## Qué hacer
Continúa el testimonio sobre Radio María a partir de su última oración.

Hasta aquí las palabras, llenas de amor, de un hijo… Este hijo se llama Gustavo y su padre se llamaba Julio César. Vaya para ambos el homenaje de este recuerdo. El hijo es ahora sacerdote. Estas palabras las pronunció celebrando la misa de cuerpo presente de su padre. Tengo el orgullo de que Gustavo sea uno de mis primos hermanos. Su padre era mi tío. Él murió este año. Para los dos y para toda su familia, mi cariño y mi abrazo. Gracias, Gustavo, por tu testimonio de hijo y tus palabras de sacerdote. Gracias. Mi bendición para vos y tu familia.

 


Texto 6:

 

            También yo quiere darte y compartirte un pequeño testimonio. Vos sabés que desde el año pasado estoy en Radio María: he hecho el primer ciclo y estoy haciendo el segundo ciclo de “Espiritualidad para el siglo XXI”. He sido invitado, tanto el año pasado como éste, a hacer algunos programas en fechas especiales, cómo ésta, en “Conferencias para la vida”. Me animé, hace poco, a tener una experiencia de sentir lo que es un programa en vivo, conduciendo “La Catequesis”. Incluso ya hay algunos proyectos más para seguir trabajando en esta querida Radio.

## Datos disponibles
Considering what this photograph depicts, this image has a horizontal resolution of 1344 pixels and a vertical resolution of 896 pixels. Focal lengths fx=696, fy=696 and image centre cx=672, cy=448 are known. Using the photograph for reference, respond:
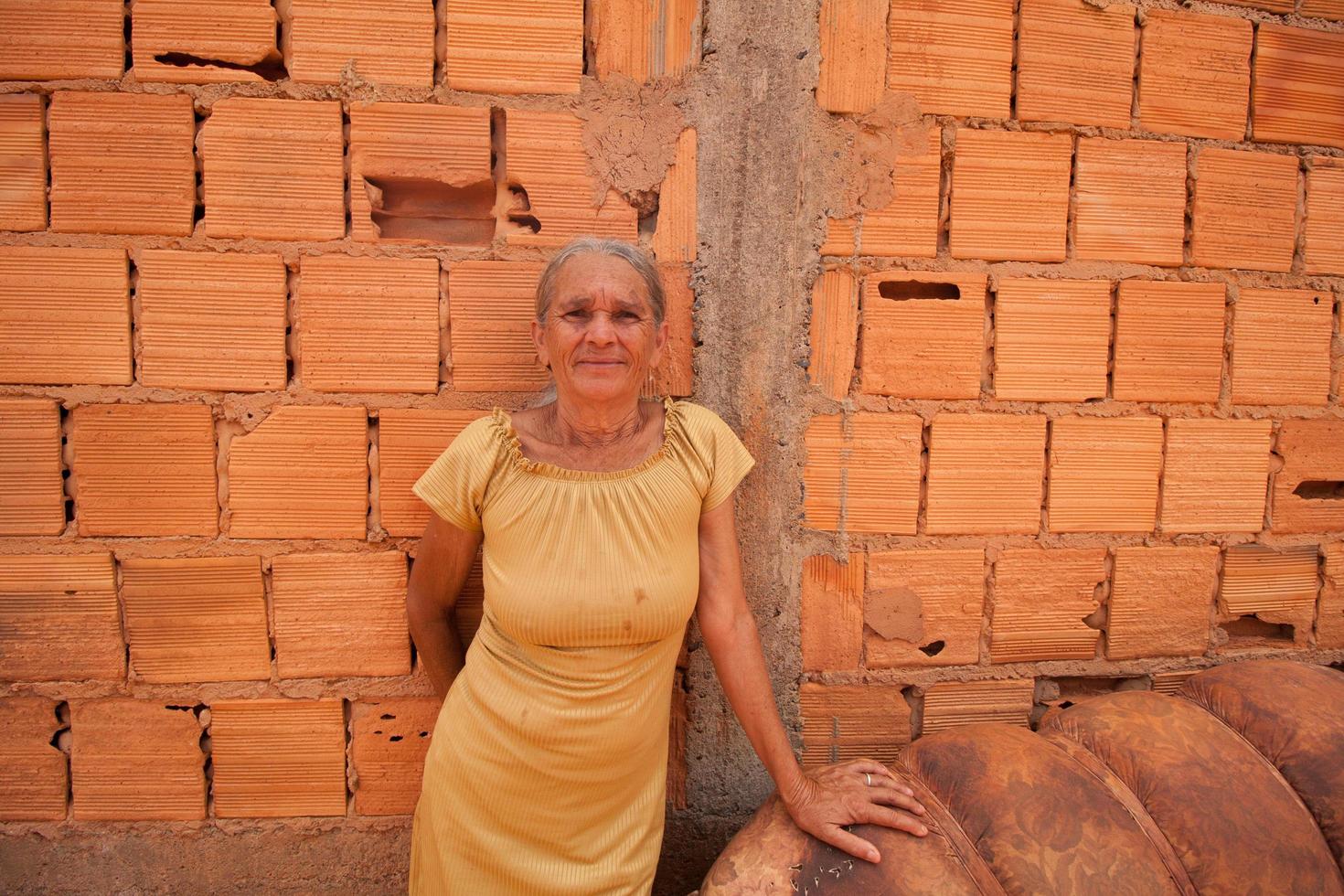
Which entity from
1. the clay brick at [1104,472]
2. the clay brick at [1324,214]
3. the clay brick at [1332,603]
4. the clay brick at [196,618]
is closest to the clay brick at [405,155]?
the clay brick at [196,618]

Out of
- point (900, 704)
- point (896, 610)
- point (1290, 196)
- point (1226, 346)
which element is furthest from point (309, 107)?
point (1290, 196)

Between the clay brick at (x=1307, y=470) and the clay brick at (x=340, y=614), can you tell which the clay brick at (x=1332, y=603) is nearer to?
the clay brick at (x=1307, y=470)

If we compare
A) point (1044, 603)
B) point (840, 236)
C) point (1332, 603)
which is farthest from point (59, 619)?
point (1332, 603)

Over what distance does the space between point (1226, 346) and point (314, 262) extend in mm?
2728

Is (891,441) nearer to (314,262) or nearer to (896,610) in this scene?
(896,610)

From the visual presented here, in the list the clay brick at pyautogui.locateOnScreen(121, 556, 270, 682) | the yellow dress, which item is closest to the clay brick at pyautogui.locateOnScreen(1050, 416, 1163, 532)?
the yellow dress

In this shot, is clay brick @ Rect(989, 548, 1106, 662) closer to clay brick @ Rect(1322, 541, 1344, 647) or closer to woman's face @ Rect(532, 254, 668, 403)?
clay brick @ Rect(1322, 541, 1344, 647)

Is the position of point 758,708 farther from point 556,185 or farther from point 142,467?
point 142,467

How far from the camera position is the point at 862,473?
6.70 feet

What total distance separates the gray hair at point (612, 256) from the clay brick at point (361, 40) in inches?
28.9

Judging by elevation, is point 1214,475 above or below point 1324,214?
below

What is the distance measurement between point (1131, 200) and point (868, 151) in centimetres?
84

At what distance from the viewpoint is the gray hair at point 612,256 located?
1.64m

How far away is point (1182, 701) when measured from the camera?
1899 millimetres
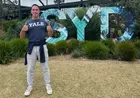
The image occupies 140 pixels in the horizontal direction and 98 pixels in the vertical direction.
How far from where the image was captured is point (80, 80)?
7.88 m

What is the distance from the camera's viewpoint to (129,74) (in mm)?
8477

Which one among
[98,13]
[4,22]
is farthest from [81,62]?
[4,22]

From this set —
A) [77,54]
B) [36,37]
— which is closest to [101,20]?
[77,54]

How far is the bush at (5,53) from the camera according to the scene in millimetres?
9955

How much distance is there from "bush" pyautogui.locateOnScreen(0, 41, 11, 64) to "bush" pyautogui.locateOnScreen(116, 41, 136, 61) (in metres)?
3.64

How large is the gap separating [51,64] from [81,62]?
94 centimetres

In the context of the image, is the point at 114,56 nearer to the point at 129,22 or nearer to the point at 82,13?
the point at 129,22

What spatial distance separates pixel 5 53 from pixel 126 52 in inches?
156

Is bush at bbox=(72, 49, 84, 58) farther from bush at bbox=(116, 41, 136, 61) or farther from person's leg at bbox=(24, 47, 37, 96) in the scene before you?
person's leg at bbox=(24, 47, 37, 96)

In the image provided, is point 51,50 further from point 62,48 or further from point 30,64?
point 30,64

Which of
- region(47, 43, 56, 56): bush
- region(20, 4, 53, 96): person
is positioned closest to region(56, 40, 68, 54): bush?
region(47, 43, 56, 56): bush

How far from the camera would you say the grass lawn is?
7223mm

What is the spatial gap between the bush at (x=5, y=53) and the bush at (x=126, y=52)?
3.64 meters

## Resultado del ejercicio
            Antes de que me animara, el año pasado a salir al aire en la programación, durante algunos años, por lo menos dos o tres, estuve siempre diciendo que no. Me llamó varias veces de esta Radio Gabriela Lasanta teniendo de mi parte una negativa continua. Hasta que un día me llamó el padre Javier Soteras, el Director de la Radio y me dijo que no quería un “no”, que me animara, que él sabía que yo podía asumir este desafío y que confiara en aquello que podía compartir con ustedes. Él me conocía desde los tiempos en que yo le había dado clases de teología en el Seminario cuando él estaba en su proceso de formación para el sacerdocio.

           

Es así que me animé a venir a la Radio y aquí estoy, disfrutando cada vez que estoy con ustedes. Todo esto se los comparto porque tiene que ver con mi padre. Vaya este testimonio como un homenaje a él que no sólo es mi querido papá sino porque él, aún antes de que yo naciera, siempre fue un locutor profesional.

 

            Estuvo años en distintas radios de Córdoba. Durante años fue co-conductor de uno de los programas más populares de la mañana en la radiofonía local que se llamaba “Ventana al hogar”. Estuvo muchas veces en la locución comercial del festival de Cosquín y de Jesús María. Fue director artístico de la que, en ese entonces, era LV3. Ha sido premiado, reconocido y muy respetado por sus pares. Tuvo mucho profesionalismo y un compromiso con su trabajo. Le dieron un premio, entre otros, por no faltar nunca a su trabajo, ni llegar tarde. Recuerdo que como su programa iba a la mañana muy temprano, se levantaba a la madrugada, mientras todos seguíamos durmiendo.

 

            Cuando de niño me llevaba a la radio, sus compañeros locutores, me preguntaban si yo quería ser locutor cuando fuera grande y siempre decía que “no”. Ciertamente me hice sacerdote y tampoco puedo decir que soy locutor, yo simplemente conduzco algunos espacios en esta querida Radio.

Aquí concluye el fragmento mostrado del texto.